TEXT SEGMENT:
Principal characters
 Valérian, a spatio-temporal agent from Galaxity, future capital of Earth, in the 28th century.
 Laureline, originally from France in the 11th century, now a spatio-temporal agent of Galaxity in the 28th century.
 Albert, Valérian and Laureline's contact on 20th century Earth .
 Brittibrit, a transformist artist from the planet Chab.
 Doum A Goum, a virtually indestructible, rock-eating creature.
 Yfysania, a creature capable of teleportation.
 Schniarfeur, a living weapon from the planet Bromn. The Schniarfeur's weapons are its irritating voice and its destructive spit. The planet Bromn is so dangerous that all its inhabitants, including the Schniarfeur, are in a state of perpetual aggression. A Schniarfeur's aggression can be tempered by operating on its chabounal gland.
 Rompf, a Lord of War from Blopik.
 Wauk, a Lord of War from Blopik and Rompf's rival.

Settings
 Blopik, the third planet in the Constellation of Orpheus. Blopikians are a mixture of minotaur and centaur having the head of a bull and the body of a horse. Despite their fearsome appearance, they are ruminants. Their planet is mostly rocky, primarily red and brown in colour with many canyons and ravines. Primitive wooded bridges connect the ravines. The Blopikian natives regularly make war on their great plains. When the forests of the high ranges reach maturity and bear fruit, the Blopikians set them on fire to start the war between the rival tribes.
 Earth, Russia, the late 1980s after the events of On the Frontiers but before the collapse of the Soviet Union. Valérian and Laureline take Brittibrit, Doum-a-Goum and Yfysania to join the Moscow State Circus.

Notes
 This album marks the first appearance in the Valérian series of a Schniarfeur living weapon. Another will appear in Hostages of the Ultralum and At the Edge of the Great Void.
 In the opening pages, Valérian and Laureline go through a strange phenomenon on board their ship which sees them transform: he with a stretching body, she becoming transparent. This is very similar to Mister Fantastic and the Invisible Woman of the Fantastic Four, though in Valérian and Laureline's case the effect is temporary.
 This album was translated into English by Timothy Ryan Smith and published, along with On the Frontiers and The Circles of Power in the same volume, in November 2004 by iBooks under the title Valerian: The New Future Trilogy. The pages were shrunk from their normal size to US comic book size.

DATASET EXCERPT:
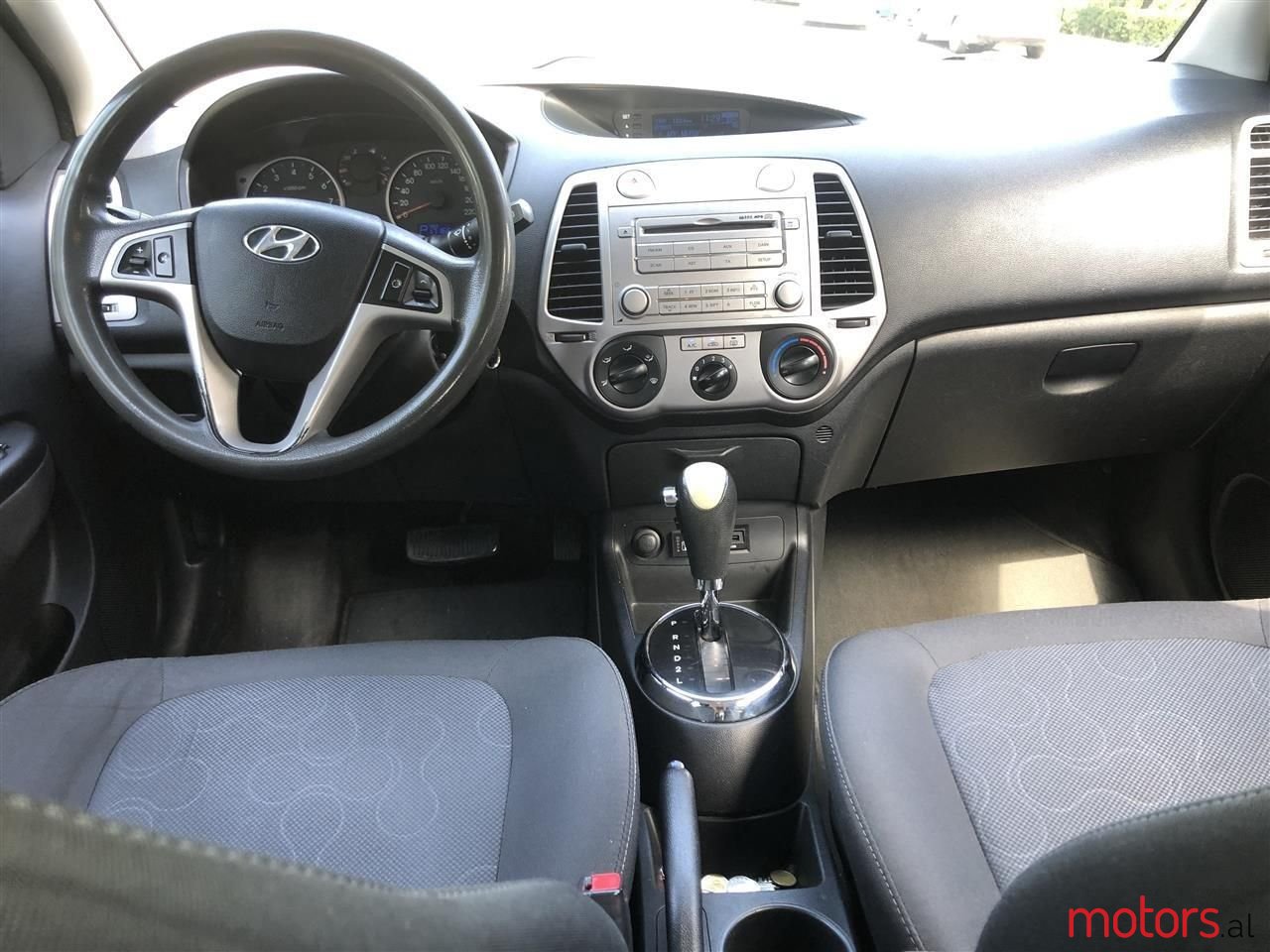 2011' Hyundai i20 photo #2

ASSIGNED TASK 1: According to the Valérian text, what are the Schniarfeur's weapons?
ASSIGNED TASK 2: Rewrite the part of the Valérian text that opens with the words containing "Yfysania, a creature" and closes with "and Rompf's rival.", replacing "Lord of War" with "Warlord".

ANSWER SPACE 1: Its irritating voice and its destructive spit.

ANSWER SPACE 2:
Yfysania, a creature capable of teleportation.
 Schniarfeur, a living weapon from the planet Bromn. The Schniarfeur's weapons are its irritating voice and its destructive spit. The planet Bromn is so dangerous that all its inhabitants, including the Schniarfeur, are in a state of perpetual aggression. A Schniarfeur's aggression can be tempered by operating on its chabounal gland.
 Rompf, a Warlord from Blopik.
 Wauk, a Warlord from Blopik and Rompf's rival.